I think the first thing we do is when we're putting a new territory in, we're looking at the intersection between previous prescribing history, because we have all the data and we know who the high prescribers are. We're looking at the intersection between that and where we have payer contracts, when we see those two things, that's where we want to put a rep. The rep comes in, first thing they do when they open up their sales force, you know, instance is they see all their prescribers paraded and they know who exactly to go after.

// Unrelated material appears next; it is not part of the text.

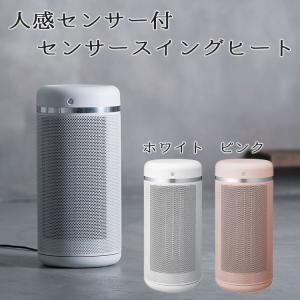ヒーター セラミックヒーター 人感センサー センサースイングヒート ミニ 小型 ホワイト/CHT-1...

Once the rep starts to get some productivity, start to see that they can really develop that territory, we'll drop in a clinical specialist who will help them to manage the accounts as they're bringing them up. That's how we're seeing really good acceleration even with our top tier reps who are, you know, who are really nailing the numbers. We're adding clinical people to help them and now they're growing even faster.

Travis Steed
MedTech Research Analyst, Bank of America

On your sales force expanded to 130 from 80 at the end of last year. If, how are these territories, you know, ramping in productivity at this stage?

Brian Webster
President and CEO, Kestra Medical Technologies

I think we have a model that.

Travis Steed
MedTech Research Analyst, Bank of America

Yeah

Brian Webster
President and CEO, Kestra Medical Technologies

maybe you want to answer the model on that.

Vaseem Mahboob
CFO, Kestra Medical Technologies

Yeah, sure. I think the financial model that we had put out there, Travis, was based on a rep starting doing about 40 fittings in the first six- months as they ramp up. When we define ramp up, we are talking about like they're coming in, getting trained, getting the product, activating their 1099 fitters, and then kind of building out, you know, those initial accounts that Brian talked about. They get to 10 fittings at month six, means they're scaled up, then they stay there for 10 for that first year, they go to 12 the following year, and 15 in year three. What we are seeing is the returns are, like, absolutely fantastic. We all of our reps are averaging better than kind of the model.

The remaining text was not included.